Una proteina del surfattante polmonare quale potenziale marcatore diagnostico e prognostico nello scompenso cardiaco
Secondo recenti studi del Monzino, la forma immatura di una delle proteine del surfattante (la SP-B) potrebbe rappresentare un affidabile marker prognostico, polmone-specifico di disfunzione a livello della membrana alveolo-capillare nel contesto dello scompenso cardiaco.
L’individuazione di biomarcatori biologicamente significativi per la valutazione clinica non invasiva sta cambiando il modo in cui oggi viene diagnosticato e monitorato lo scompenso cardiaco. I peptidi natriuretici, BNP o NT-proBNP, che rappresentano il gold-standard per la diagnosi dello scompenso, non sono però esenti da limitazioni importanti. Per esempio, le concentrazioni di entrambi non sono di per sé sufficienti per porre diagnosi di scompenso, e valori elevati possono identificare tanto la presenza di una cardiopatia strutturale sottostante quanto un semplice aumento del rischio di malattia. Inoltre, numerosi fattori influenzano l'interpretazione clinica dei valori di tali biomarcatori, oltre all'età avanzata e alla funzione ventricolare: l'obesità, l'insufficienza renale, la fibrillazione atriale, gli agenti cardiotossici.

__________________________________________________

Prosegui il testo sulla proteina del surfattante polmonare nello scompenso cardiaco, ripartendo dopo la sua ultima frase.

Dati di riferimento spaziale
__________________________________________________

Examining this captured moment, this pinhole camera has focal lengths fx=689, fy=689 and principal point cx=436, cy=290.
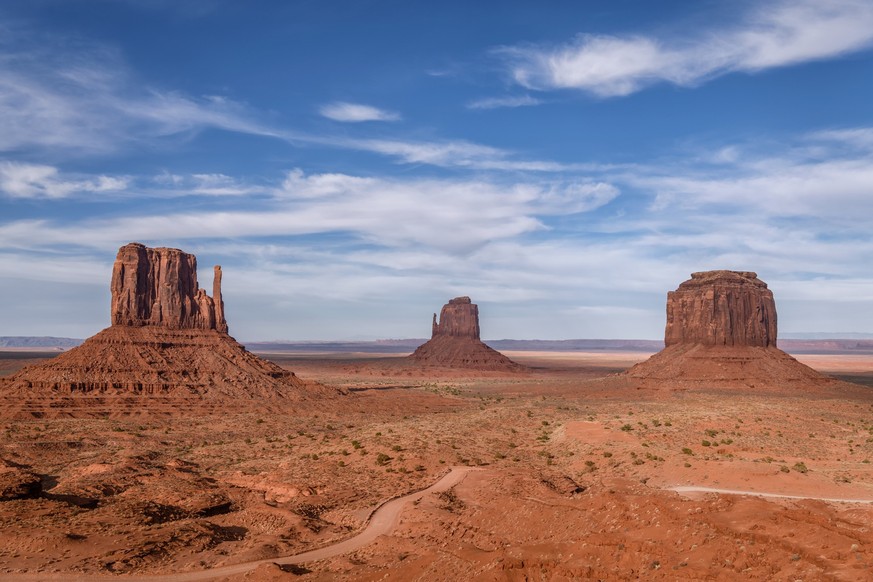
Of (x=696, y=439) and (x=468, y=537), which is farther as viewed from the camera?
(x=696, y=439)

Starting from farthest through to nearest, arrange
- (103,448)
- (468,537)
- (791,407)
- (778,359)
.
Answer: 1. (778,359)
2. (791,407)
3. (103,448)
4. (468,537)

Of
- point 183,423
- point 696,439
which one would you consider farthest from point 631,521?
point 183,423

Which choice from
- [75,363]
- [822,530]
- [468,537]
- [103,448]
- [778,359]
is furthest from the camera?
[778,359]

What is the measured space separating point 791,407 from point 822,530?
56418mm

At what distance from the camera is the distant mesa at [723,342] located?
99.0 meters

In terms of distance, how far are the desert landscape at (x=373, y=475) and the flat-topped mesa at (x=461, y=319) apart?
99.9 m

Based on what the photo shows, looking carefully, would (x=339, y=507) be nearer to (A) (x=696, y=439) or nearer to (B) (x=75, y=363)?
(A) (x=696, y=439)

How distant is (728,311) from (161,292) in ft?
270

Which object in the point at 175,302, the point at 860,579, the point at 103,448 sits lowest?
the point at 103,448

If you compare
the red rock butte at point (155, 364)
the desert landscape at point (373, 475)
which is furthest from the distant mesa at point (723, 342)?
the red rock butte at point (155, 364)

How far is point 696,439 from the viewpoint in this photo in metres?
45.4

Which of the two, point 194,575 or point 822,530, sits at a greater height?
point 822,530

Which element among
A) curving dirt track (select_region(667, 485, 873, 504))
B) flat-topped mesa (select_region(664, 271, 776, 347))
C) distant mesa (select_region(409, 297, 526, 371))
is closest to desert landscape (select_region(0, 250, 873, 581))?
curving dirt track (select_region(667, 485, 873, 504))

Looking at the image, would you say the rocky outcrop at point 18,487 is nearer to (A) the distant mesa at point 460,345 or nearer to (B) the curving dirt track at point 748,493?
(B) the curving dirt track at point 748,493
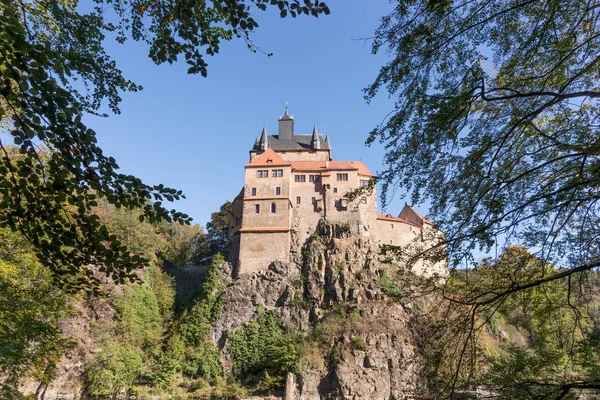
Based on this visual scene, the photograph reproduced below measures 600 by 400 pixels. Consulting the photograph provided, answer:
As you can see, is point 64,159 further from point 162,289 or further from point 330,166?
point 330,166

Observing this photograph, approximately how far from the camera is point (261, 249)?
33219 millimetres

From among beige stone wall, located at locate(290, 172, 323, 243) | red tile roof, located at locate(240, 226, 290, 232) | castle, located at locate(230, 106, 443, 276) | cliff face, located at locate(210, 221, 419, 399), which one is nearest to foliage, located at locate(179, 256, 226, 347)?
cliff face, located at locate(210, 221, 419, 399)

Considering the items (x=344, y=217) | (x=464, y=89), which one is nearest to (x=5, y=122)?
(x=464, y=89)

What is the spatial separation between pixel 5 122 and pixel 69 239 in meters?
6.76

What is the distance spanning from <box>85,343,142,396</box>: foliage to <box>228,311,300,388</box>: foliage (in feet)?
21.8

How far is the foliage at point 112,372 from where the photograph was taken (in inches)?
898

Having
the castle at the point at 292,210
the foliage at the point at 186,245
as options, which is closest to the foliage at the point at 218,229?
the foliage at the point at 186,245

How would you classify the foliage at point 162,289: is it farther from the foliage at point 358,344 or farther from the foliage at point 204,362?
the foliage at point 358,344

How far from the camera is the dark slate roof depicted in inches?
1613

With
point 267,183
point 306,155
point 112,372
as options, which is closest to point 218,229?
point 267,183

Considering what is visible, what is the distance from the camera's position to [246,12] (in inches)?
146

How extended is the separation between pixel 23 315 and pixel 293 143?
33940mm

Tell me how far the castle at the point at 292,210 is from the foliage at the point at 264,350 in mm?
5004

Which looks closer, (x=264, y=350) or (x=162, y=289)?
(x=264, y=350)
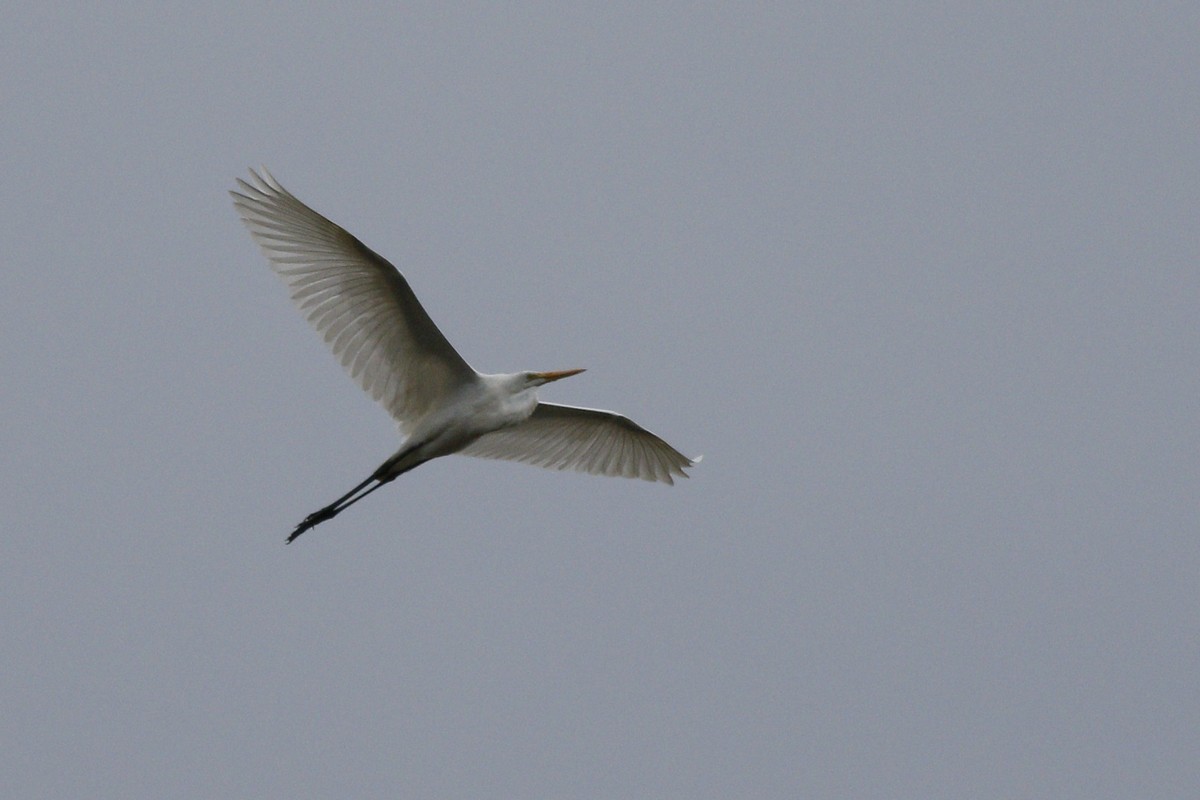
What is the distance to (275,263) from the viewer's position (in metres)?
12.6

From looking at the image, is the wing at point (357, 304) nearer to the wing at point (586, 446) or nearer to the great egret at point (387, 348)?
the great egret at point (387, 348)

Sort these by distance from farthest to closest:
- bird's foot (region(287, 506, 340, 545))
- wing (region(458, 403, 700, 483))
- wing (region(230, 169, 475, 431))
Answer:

__________________________________________________

● RISPOSTA:
Di recente, sono stati proposti altri biomarcatori, ognuno dei quali riflette diversi processi fisiopatologici coinvolti nello sviluppo e nella progressione dello scompenso cardiaco: dallo stress miocardico al rimodellamento cellulare e della matrice extracellulare e cellulare, alla sindrome cardio-renale. Alcuni di questi marcatori, quali il Mid-Regional pro-Atrial Natriuretic Peptide (MR-proANP), le troponine ad alta sensibilità, il fattore 15 di crescita e differenziazione, GDF-15, e la Galectina-3, sembrano potenzialmente in grado di aggiungere informazioni di carattere prognostico al di là dei peptidi natriuretici, ma il loro ruolo nella gestione clinica del paziente è stato definito soltanto in parte e richiede ulteriori approfondimenti.
Studi recenti del Centro Cardiologico Monzino condotti dal Prof Piergiuseppe Agostoni e dalla Dott.ssa Cristina Banfi supportano invece l’ipotesi che forma immatura della proteina del surfattante di tipo B (SP-B) sia il più affidabile marker prognostico, polmone-specifico di disfunzione a livello della membrana alveolo-capillare, nel contesto dello scompenso cardiaco.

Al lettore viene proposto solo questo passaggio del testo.